**Selected excerpt:**
===

From Exclusion to Alignment: India, the UAE, and West Asian Geopolitics


by Imran Khurshid*
Despite bearing the brunt of Iranian attacks, the UAE found itself excluded from critical diplomatic talks in Islamabad. In contrast, India’s steady engagement underscores a shifting regional order shaped by reliability and strategic alignment.
Amid a fragile ceasefire, all Gulf Cooperation Council (GCC) countries have suffered Iranian missile and drone attacks, but the United Arab Emirates (UAE) has suffered the most. It has borne the brunt and suffered significant damage.1 Yet when peace talks were held in Islamabad, its interests were not adequately taken into account—as if it did not exist or matter in the broader diplomatic calculus. This was also reflected in statements from the UAE.
In this context, Ebtesam Al-Ketbi, President of the Emirates Policy Centre, highlighted what she described as a structural imbalance in the emerging regional order, stating that “what is taking shape today is not a historic settlement, but a deliberate engineering of sustainable conflict.2” She further emphasised the distribution of costs in the current security environment, arguing: “Who’s suffering from missiles and proxies? Israel, and specifically the Gulf states. What would be a good deal for us is addressing missiles, proxies, and Hormuz. And it seems they don’t care about the missiles or the proxies.3”

===

**Listed entries:**
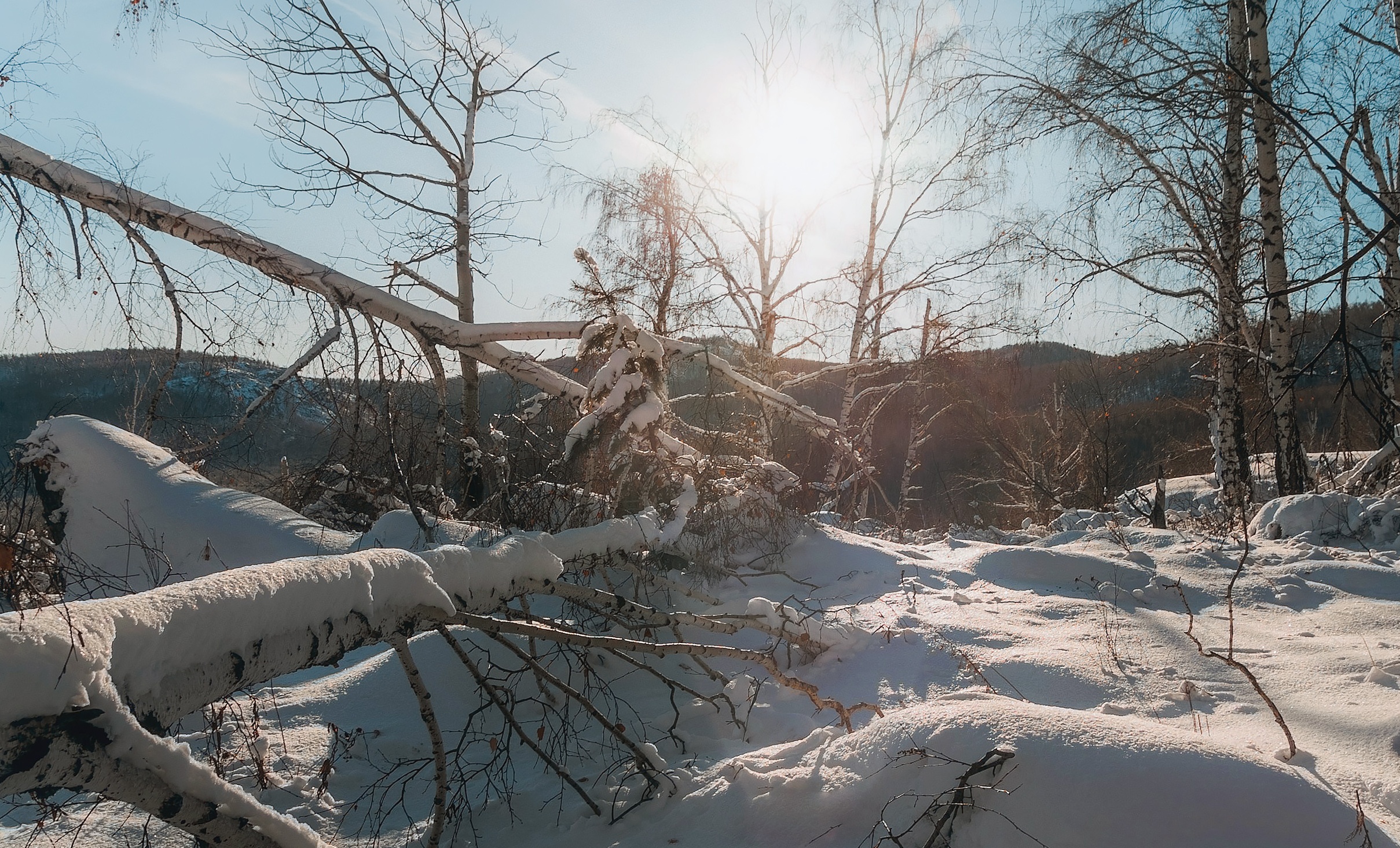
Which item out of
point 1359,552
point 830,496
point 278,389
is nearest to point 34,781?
point 278,389

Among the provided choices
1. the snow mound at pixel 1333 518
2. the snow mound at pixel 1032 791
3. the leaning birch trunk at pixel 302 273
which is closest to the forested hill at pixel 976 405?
the leaning birch trunk at pixel 302 273

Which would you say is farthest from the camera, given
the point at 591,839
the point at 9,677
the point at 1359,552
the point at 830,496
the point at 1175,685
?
the point at 830,496

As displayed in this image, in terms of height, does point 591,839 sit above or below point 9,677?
below

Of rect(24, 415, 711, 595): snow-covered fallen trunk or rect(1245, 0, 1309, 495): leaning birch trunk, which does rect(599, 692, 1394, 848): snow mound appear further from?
rect(1245, 0, 1309, 495): leaning birch trunk

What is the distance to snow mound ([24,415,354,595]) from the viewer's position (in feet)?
12.1

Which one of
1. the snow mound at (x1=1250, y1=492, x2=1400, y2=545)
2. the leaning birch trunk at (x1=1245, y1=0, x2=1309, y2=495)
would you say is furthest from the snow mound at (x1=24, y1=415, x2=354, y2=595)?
the leaning birch trunk at (x1=1245, y1=0, x2=1309, y2=495)

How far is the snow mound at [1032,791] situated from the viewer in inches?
62.2

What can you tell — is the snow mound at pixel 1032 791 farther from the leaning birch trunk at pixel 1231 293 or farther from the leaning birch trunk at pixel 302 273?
the leaning birch trunk at pixel 1231 293

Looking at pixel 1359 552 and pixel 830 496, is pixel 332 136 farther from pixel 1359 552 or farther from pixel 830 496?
pixel 1359 552

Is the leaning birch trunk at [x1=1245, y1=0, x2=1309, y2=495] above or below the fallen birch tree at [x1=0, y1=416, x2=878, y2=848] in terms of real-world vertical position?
above

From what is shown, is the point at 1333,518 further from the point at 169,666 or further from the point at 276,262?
the point at 276,262

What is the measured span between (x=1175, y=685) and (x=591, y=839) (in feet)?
7.89

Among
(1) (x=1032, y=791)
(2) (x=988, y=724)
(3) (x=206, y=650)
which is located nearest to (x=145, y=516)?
(3) (x=206, y=650)

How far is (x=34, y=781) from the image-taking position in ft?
3.42
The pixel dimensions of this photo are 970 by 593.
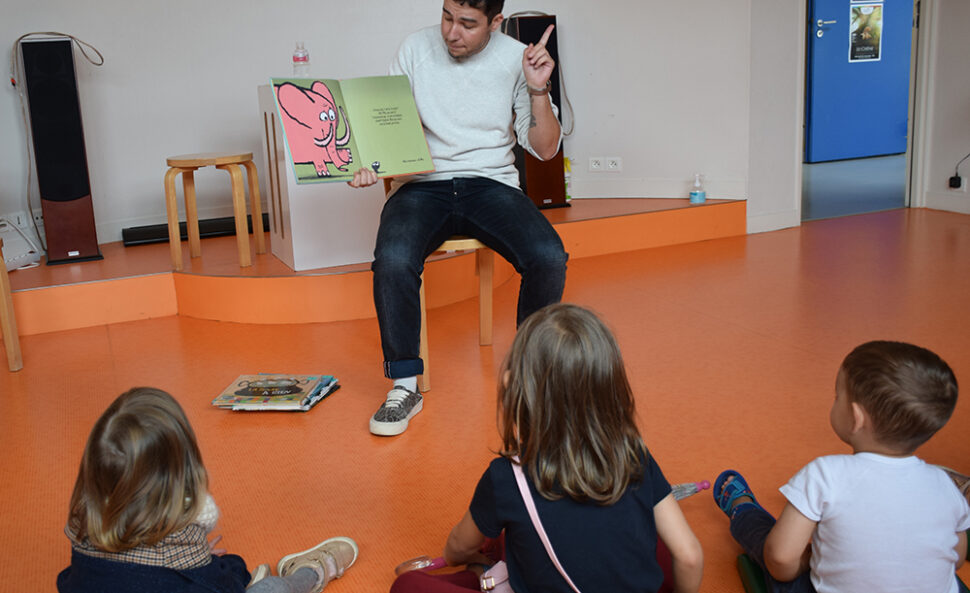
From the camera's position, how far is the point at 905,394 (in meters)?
1.21

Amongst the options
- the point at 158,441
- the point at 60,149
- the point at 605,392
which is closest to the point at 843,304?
the point at 605,392

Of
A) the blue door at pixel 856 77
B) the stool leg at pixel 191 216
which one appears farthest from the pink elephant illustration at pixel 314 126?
the blue door at pixel 856 77

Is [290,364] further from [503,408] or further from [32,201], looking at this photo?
[32,201]

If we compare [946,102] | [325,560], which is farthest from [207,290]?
[946,102]

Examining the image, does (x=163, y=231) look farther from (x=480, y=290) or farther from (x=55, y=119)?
(x=480, y=290)

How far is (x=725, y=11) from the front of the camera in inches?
173

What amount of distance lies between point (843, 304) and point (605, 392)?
2.27 meters

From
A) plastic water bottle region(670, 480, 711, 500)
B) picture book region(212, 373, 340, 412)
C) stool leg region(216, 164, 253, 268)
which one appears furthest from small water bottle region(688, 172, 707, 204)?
plastic water bottle region(670, 480, 711, 500)

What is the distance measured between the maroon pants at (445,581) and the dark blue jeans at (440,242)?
0.94m

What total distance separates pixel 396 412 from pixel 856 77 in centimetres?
655

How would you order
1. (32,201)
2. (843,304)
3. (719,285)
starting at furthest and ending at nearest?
(32,201) < (719,285) < (843,304)

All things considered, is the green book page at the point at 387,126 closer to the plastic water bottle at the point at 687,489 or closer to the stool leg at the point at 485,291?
the stool leg at the point at 485,291

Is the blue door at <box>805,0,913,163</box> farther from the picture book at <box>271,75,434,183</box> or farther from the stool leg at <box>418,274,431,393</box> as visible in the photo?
the stool leg at <box>418,274,431,393</box>

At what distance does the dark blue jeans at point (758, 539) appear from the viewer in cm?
137
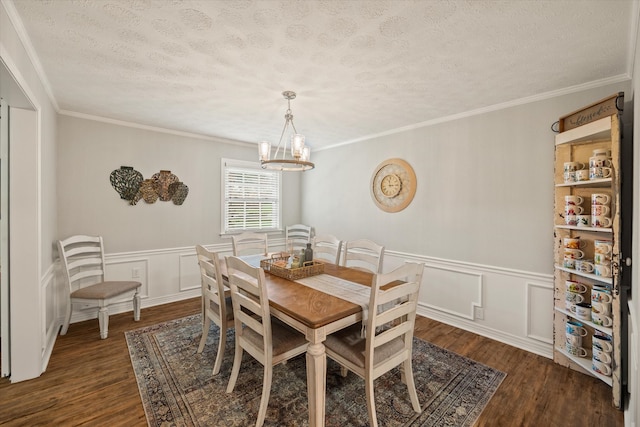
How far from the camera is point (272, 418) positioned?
1.77 m

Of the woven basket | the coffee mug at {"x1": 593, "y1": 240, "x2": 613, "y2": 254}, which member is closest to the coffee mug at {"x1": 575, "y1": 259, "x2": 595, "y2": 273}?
the coffee mug at {"x1": 593, "y1": 240, "x2": 613, "y2": 254}

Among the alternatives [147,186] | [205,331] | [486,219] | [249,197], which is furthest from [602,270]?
[147,186]

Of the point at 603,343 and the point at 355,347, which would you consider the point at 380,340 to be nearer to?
the point at 355,347

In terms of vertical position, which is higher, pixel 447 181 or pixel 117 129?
pixel 117 129

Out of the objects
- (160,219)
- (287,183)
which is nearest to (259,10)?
(160,219)

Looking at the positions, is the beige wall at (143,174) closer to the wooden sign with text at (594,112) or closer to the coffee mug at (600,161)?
the wooden sign with text at (594,112)

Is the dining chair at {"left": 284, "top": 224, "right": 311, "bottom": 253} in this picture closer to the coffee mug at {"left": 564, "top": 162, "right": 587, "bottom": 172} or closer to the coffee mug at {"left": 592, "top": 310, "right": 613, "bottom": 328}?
the coffee mug at {"left": 564, "top": 162, "right": 587, "bottom": 172}

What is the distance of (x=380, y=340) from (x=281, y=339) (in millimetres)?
678

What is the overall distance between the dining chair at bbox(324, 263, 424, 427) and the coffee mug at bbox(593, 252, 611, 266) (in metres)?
1.49

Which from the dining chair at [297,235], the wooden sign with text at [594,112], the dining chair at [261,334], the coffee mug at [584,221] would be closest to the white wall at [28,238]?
the dining chair at [261,334]

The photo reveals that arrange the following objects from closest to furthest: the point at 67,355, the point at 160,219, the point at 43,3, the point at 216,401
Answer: the point at 43,3
the point at 216,401
the point at 67,355
the point at 160,219

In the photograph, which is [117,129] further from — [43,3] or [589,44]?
[589,44]

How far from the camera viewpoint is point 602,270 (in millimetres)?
2057

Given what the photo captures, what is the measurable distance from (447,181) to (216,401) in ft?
10.3
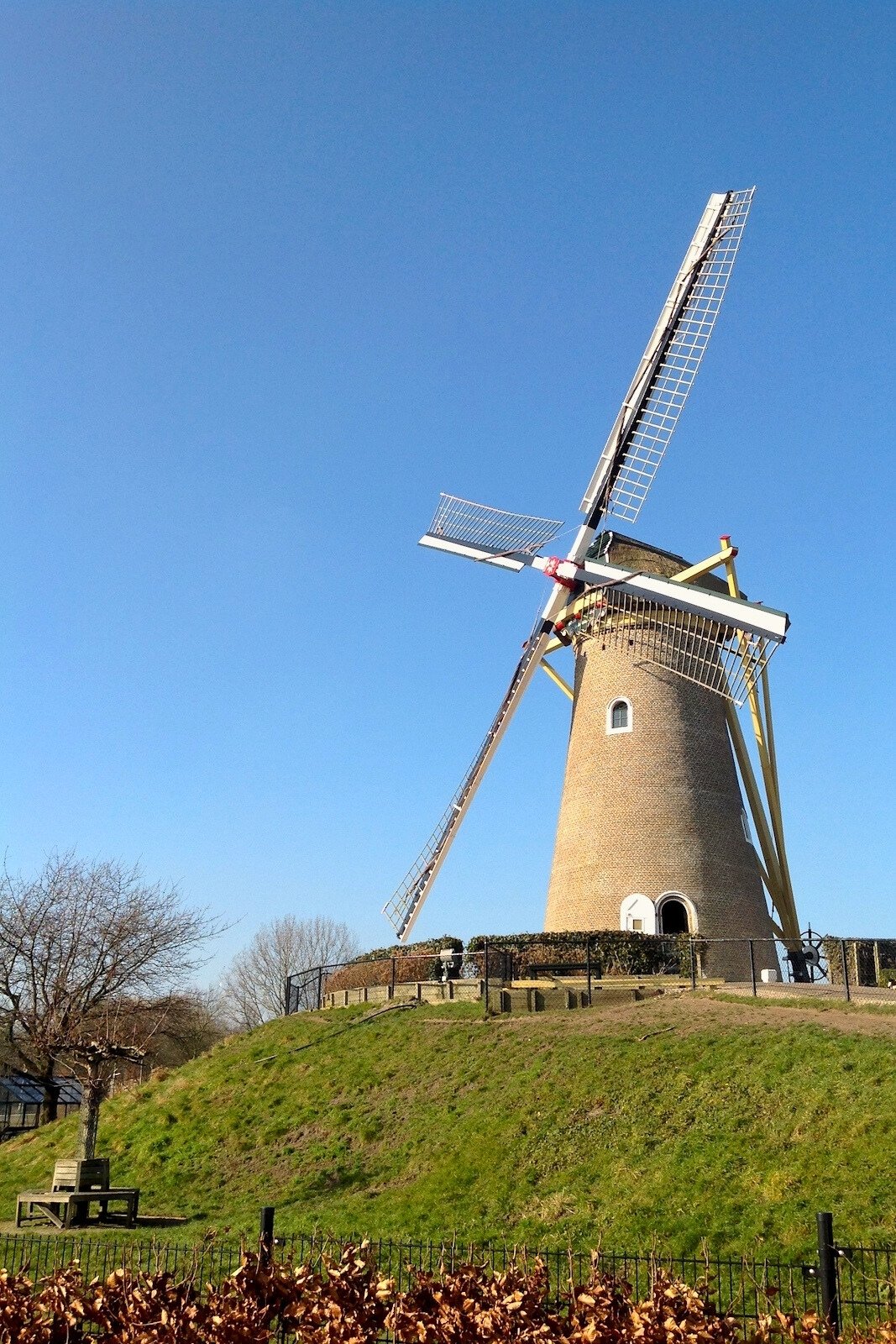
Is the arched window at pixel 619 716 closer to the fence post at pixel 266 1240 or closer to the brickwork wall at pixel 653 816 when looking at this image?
the brickwork wall at pixel 653 816

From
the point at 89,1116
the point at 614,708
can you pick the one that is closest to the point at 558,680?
the point at 614,708

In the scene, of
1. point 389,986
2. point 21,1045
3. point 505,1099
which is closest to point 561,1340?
point 505,1099

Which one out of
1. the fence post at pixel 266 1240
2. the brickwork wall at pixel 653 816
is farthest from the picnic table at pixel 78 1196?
the brickwork wall at pixel 653 816

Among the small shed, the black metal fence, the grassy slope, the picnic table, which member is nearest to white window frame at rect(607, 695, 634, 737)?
the grassy slope

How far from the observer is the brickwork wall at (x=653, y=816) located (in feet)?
90.0

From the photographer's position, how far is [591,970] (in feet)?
84.0

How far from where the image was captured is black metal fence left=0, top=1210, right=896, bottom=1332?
8.95 m

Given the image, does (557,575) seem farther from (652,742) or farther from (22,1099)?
(22,1099)

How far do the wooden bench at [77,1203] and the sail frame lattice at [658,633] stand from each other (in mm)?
17363

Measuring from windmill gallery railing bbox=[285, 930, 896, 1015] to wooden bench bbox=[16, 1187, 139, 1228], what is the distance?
359 inches

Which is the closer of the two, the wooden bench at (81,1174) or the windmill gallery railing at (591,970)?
the wooden bench at (81,1174)

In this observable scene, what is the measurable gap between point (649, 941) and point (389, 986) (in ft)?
19.4

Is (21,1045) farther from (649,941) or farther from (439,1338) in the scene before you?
(439,1338)

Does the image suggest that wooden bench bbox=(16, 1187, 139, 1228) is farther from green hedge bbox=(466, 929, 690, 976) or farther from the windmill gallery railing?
green hedge bbox=(466, 929, 690, 976)
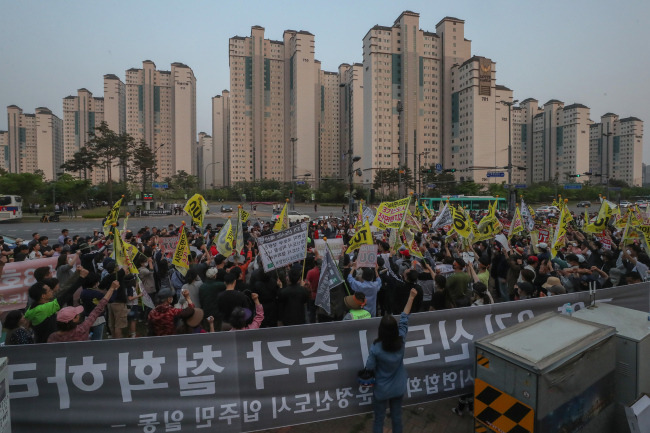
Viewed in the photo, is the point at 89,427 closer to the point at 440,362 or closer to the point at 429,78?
the point at 440,362

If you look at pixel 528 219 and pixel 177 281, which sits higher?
pixel 528 219

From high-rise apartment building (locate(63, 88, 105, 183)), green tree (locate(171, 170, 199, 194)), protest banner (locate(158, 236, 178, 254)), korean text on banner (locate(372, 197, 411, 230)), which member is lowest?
protest banner (locate(158, 236, 178, 254))

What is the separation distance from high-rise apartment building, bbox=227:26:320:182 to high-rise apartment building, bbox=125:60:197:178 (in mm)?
20591

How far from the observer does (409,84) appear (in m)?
90.3

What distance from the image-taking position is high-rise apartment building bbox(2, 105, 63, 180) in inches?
4818

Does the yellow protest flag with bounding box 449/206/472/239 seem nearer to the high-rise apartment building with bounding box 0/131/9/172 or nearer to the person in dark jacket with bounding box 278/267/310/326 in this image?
the person in dark jacket with bounding box 278/267/310/326

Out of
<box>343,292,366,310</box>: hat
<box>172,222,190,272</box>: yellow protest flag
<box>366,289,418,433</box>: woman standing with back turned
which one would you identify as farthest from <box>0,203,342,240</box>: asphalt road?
<box>366,289,418,433</box>: woman standing with back turned

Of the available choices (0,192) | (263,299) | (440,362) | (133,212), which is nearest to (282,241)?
(263,299)

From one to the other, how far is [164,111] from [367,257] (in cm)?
12800

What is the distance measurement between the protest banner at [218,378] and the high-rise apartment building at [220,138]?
125m

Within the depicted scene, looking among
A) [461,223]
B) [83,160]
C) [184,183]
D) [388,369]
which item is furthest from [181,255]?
[184,183]

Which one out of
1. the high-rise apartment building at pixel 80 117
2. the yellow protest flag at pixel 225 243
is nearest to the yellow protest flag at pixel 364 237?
the yellow protest flag at pixel 225 243

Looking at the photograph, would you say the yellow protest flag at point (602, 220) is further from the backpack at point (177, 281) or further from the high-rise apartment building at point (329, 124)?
the high-rise apartment building at point (329, 124)

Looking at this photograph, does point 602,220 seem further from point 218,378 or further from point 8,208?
point 8,208
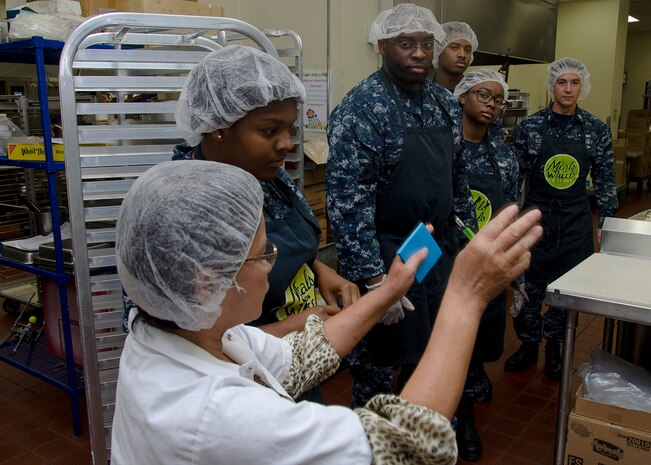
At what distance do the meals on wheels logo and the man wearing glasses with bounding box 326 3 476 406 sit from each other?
130cm

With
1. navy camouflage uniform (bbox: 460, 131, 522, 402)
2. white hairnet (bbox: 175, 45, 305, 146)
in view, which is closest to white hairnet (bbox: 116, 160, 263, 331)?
white hairnet (bbox: 175, 45, 305, 146)

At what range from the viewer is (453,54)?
11.1ft

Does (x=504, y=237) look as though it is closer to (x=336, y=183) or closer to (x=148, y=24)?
(x=336, y=183)

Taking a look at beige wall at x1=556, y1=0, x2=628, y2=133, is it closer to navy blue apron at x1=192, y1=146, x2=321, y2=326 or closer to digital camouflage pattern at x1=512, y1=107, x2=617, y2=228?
digital camouflage pattern at x1=512, y1=107, x2=617, y2=228

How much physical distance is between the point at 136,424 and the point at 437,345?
49 cm

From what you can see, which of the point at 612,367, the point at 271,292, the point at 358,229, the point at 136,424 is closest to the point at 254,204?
the point at 136,424

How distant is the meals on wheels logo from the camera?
327 centimetres

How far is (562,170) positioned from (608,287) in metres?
1.68

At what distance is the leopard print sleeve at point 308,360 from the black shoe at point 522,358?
2.41 metres

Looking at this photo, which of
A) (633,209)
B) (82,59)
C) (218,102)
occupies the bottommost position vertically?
(633,209)

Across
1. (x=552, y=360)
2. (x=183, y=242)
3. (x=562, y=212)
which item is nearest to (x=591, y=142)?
(x=562, y=212)

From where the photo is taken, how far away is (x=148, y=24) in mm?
1912

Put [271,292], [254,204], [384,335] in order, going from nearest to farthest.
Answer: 1. [254,204]
2. [271,292]
3. [384,335]

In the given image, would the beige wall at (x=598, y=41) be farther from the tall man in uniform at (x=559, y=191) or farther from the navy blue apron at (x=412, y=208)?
the navy blue apron at (x=412, y=208)
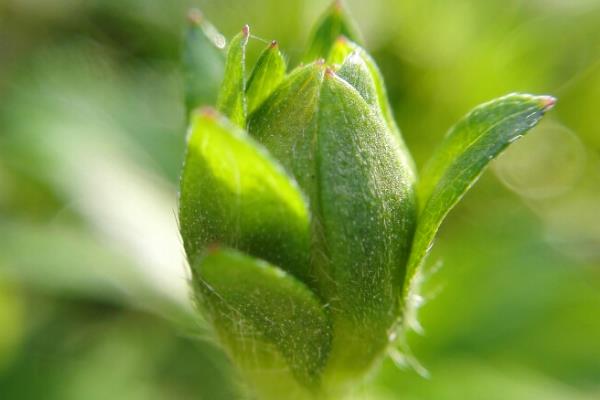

===

**The tasks:**
1) Copy the article on India, the UAE, and West Asian geopolitics from "by Imran Khurshid*" up to and including "and strategic alignment.", swapping "UAE" for "Emirates".
2) In the article on India, the UAE, and West Asian geopolitics, which issues does Ebtesam Al-Ketbi say a good deal would address?

**Per-task outputs:**
1)
by Imran Khurshid*
Despite bearing the brunt of Iranian attacks, the Emirates found itself excluded from critical diplomatic talks in Islamabad. In contrast, India’s steady engagement underscores a shifting regional order shaped by reliability and strategic alignment.

2) Missiles, proxies, and Hormuz.